Earthwork, Broghan, Co. Dublin
Co. Dublin |
Ritual/Ceremonial
Somewhere beneath a ploughed field in Broghan, County Dublin, the outline of a long-vanished circular enclosure is waiting for the right conditions to give itself away.
It does not announce itself with standing stones or earthen banks. Instead, it appears only as a cropmark, a phenomenon where buried ditches and features cause the plants growing above them to ripen or stress at slightly different rates to the surrounding crop, producing ghostly patterns that become legible only from above, and only in the right season.
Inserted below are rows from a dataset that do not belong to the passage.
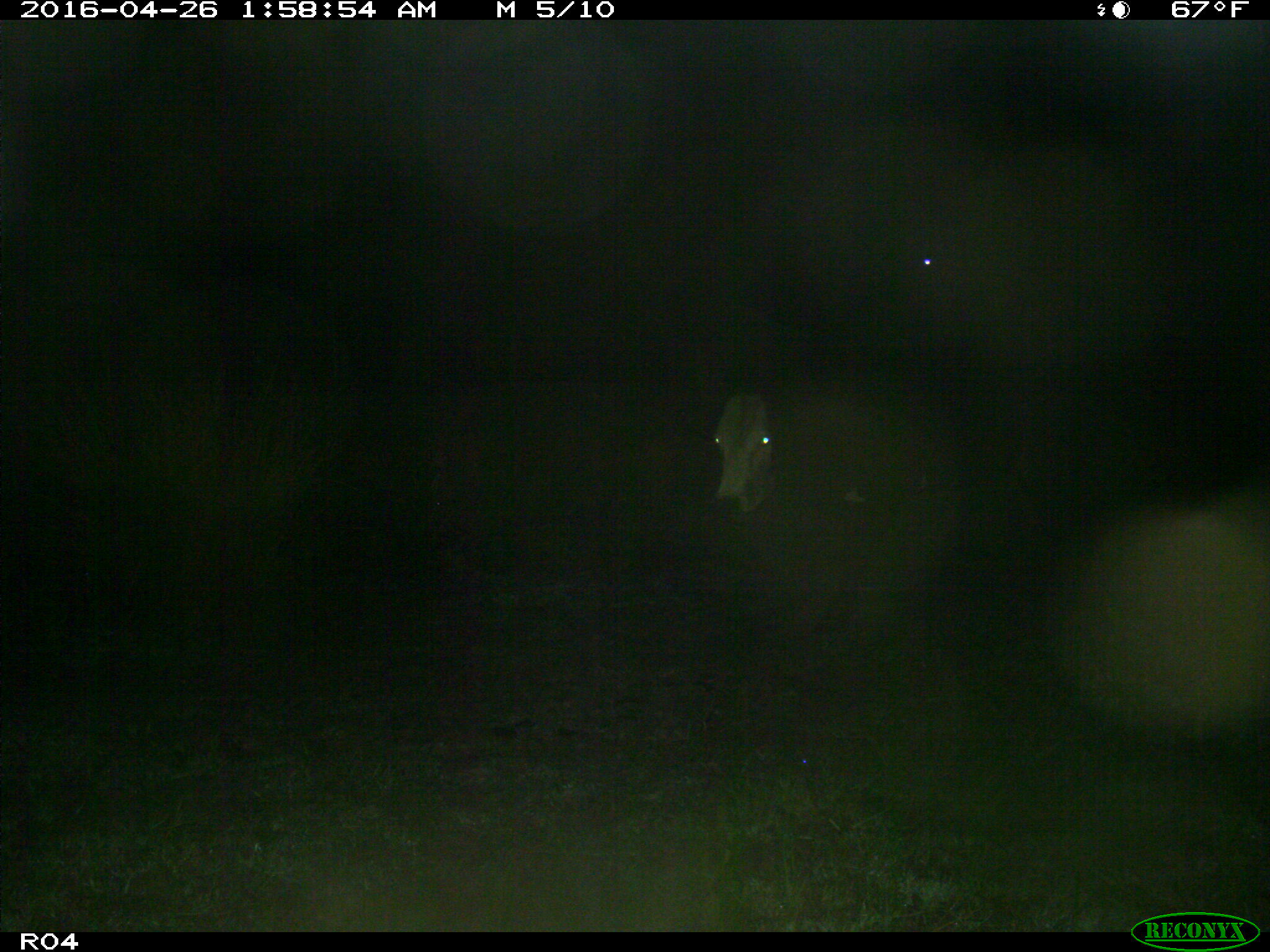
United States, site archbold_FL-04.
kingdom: Animalia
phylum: Chordata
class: Mammalia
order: Artiodactyla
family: Bovidae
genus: Bos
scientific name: Bos taurus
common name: domestic cow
Bos taurus (domestic cow).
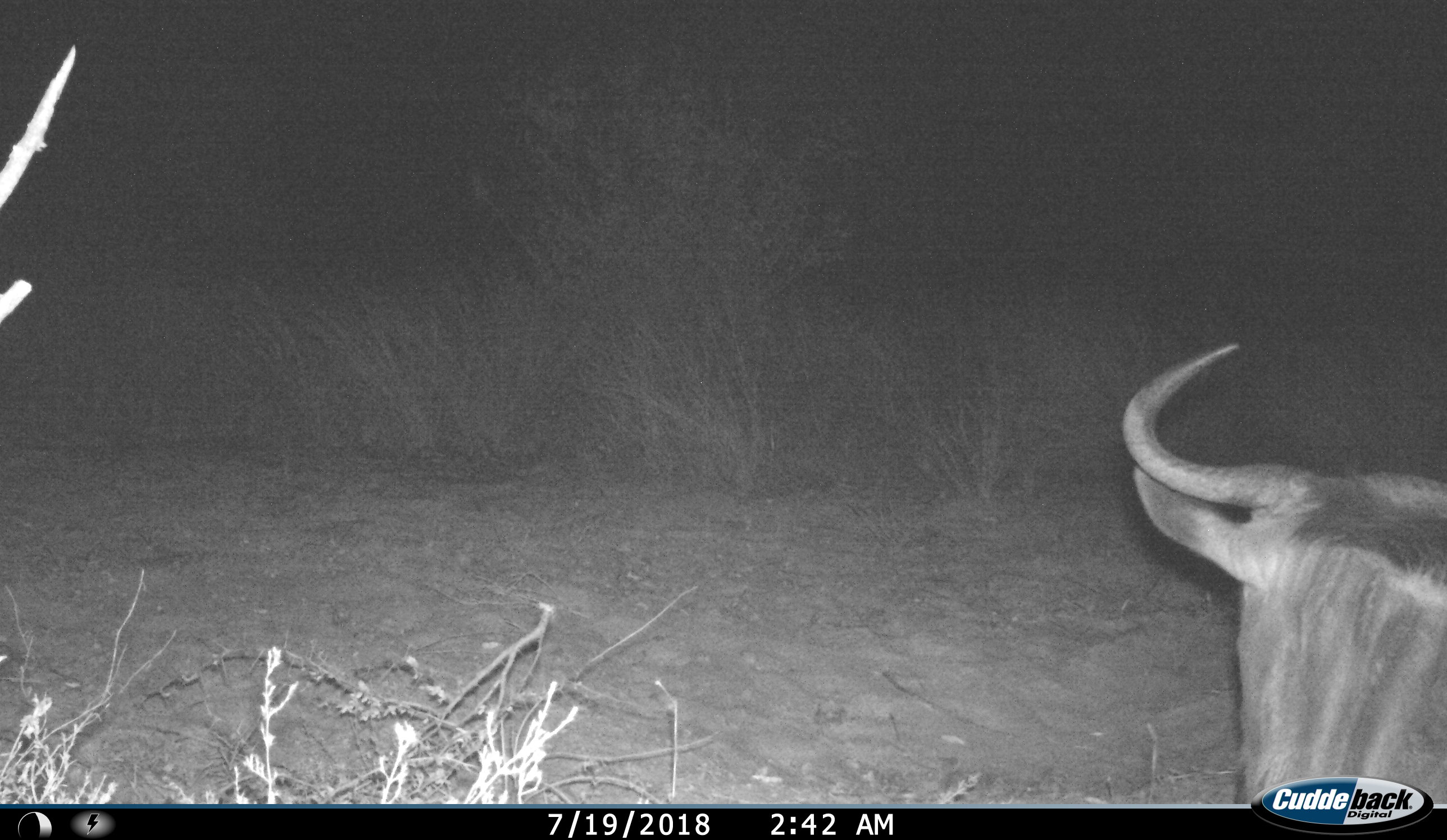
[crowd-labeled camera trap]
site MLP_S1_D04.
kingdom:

The site was identified from a Google Earth orthoimage captured on 26 April 2021, compiled by Caimin O'Brien on the basis of details provided by Jean-Charles Caillère, and uploaded to record in January 2023. The image reveals the cropmark of a circular area defined by what appears to be a ditch, with further cropmarks suggesting internal divisions within the enclosure. Circular ditched enclosures of this kind are a recurring feature of the Irish archaeological landscape, and may represent anything from a prehistoric burial monument or ring-ditch to an early medieval ringfort, the latter being a farmstead type common between roughly the fifth and twelfth centuries, typically consisting of a raised circular area enclosed by one or more earthen banks and external ditches. Without excavation, precise dating or function remains speculative, but the internal divisions visible in the cropmark hint at a degree of organised activity within the enclosure at whatever point it was in use.
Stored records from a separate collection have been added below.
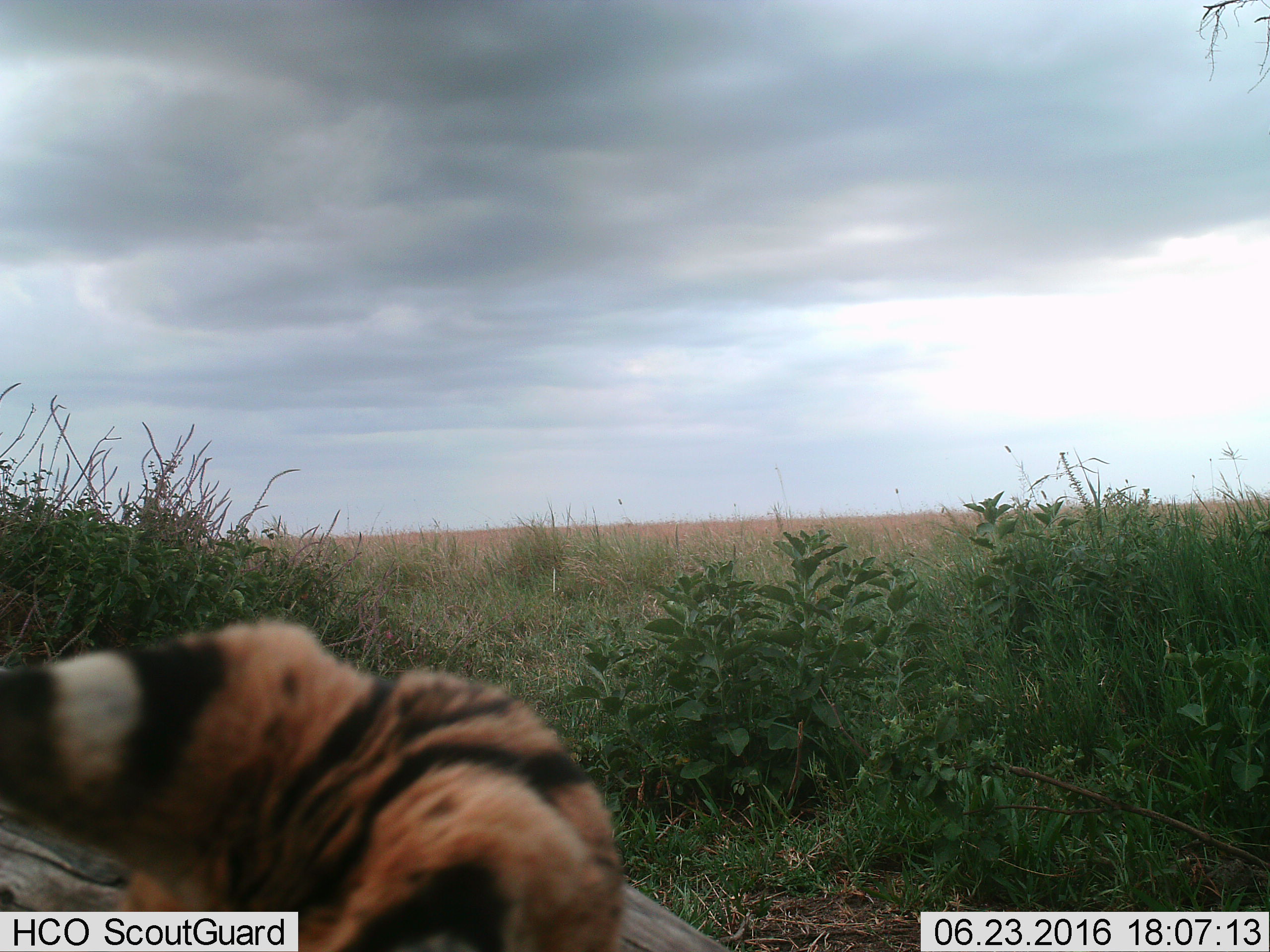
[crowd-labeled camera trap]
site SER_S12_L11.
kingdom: Animalia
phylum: Chordata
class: Mammalia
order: Carnivora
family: Felidae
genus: Leptailurus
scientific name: Leptailurus serval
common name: serval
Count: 1.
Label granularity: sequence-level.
The site lies in a tillage field, meaning access is not generally possible without landowner permission, and the physical remains at ground level are effectively invisible. The best view of the site, as the record itself demonstrates, comes from satellite imagery rather than a field visit. For anyone interested in exploring it remotely, Google Earth remains the practical starting point. The spring date of the original image is relevant: cropmarks in cereal crops tend to appear most clearly in late spring and early summer, when moisture stress differentiates buried features from undisturbed ground. A return visit to the imagery in similar conditions might reveal further detail not captured in the 2021 photograph.